(Aim of the exercise): Write an exact copy of the entries below that leaves out all pictures.

[Stored data]
▼

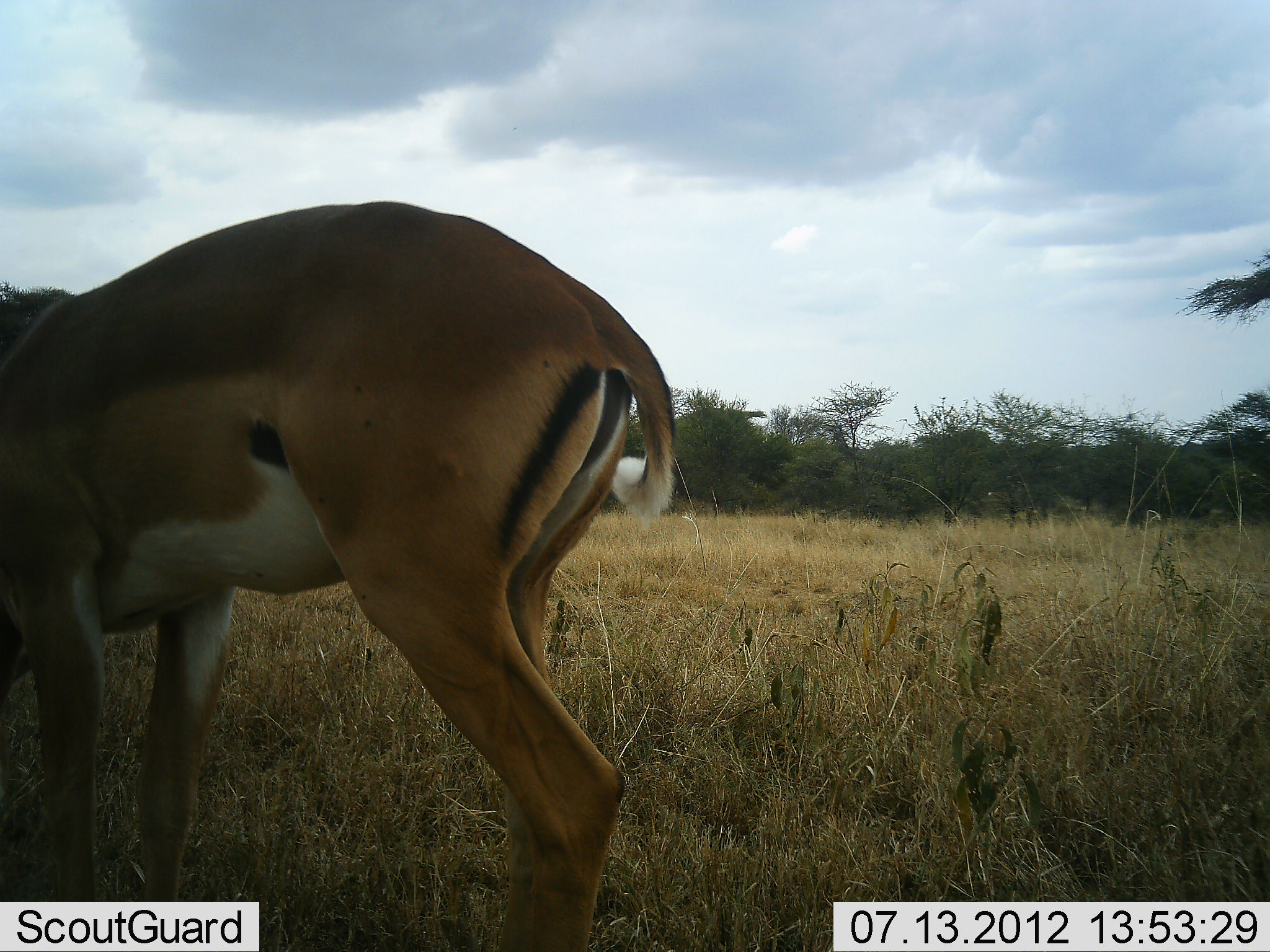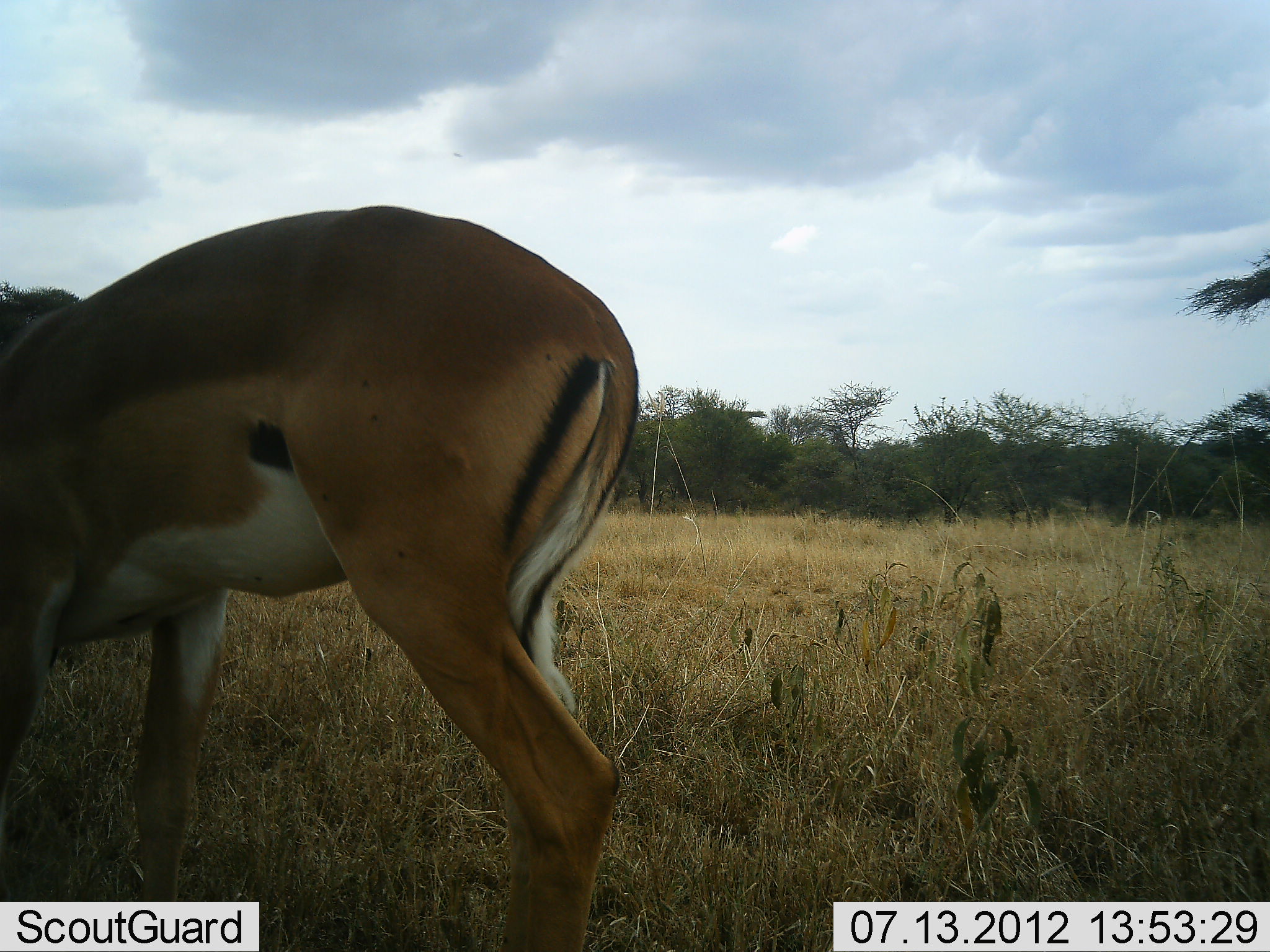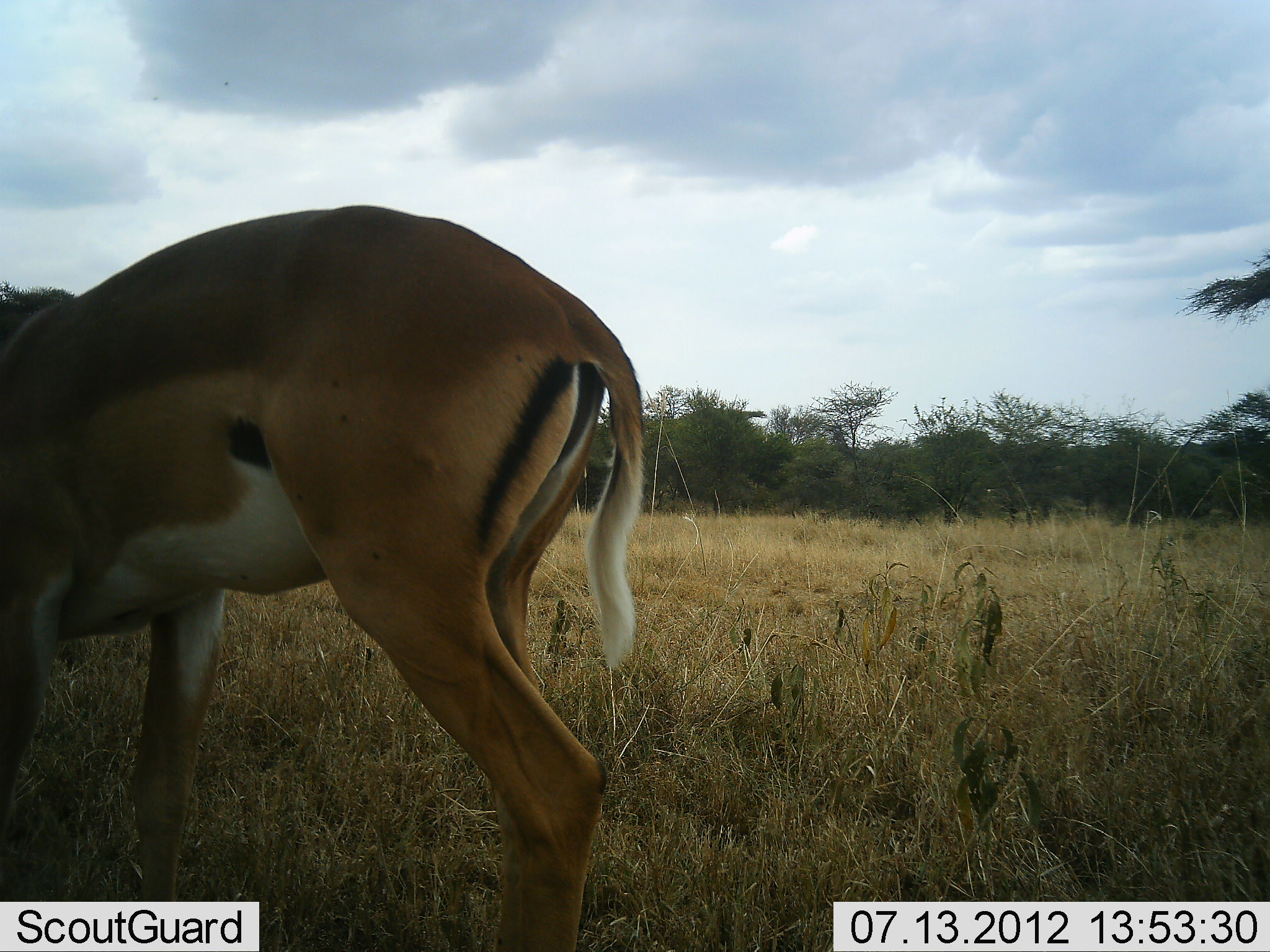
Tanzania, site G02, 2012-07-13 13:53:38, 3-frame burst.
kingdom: Animalia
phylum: Chordata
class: Mammalia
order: Artiodactyla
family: Bovidae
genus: Aepyceros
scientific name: Aepyceros melampus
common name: impala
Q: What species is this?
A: Impala (Aepyceros melampus).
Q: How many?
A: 1.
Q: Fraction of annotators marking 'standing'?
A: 80%.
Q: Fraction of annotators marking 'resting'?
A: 0%.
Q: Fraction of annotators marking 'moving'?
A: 0%.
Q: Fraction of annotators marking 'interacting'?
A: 0%.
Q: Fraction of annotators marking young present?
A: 0%.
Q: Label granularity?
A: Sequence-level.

▲

(Solution):
Tanzania, site G02, 2012-07-13 13:53:38, 3-frame burst.
kingdom: Animalia
phylum: Chordata
class: Mammalia
order: Artiodactyla
family: Bovidae
genus: Aepyceros
scientific name: Aepyceros melampus
common name: impala
Q: What species is this?
A: Impala (Aepyceros melampus).
Q: How many?
A: 1.
Q: Fraction of annotators marking 'standing'?
A: 80%.
Q: Fraction of annotators marking 'resting'?
A: 0%.
Q: Fraction of annotators marking 'moving'?
A: 0%.
Q: Fraction of annotators marking 'interacting'?
A: 0%.
Q: Fraction of annotators marking young present?
A: 0%.
Q: Label granularity?
A: Sequence-level.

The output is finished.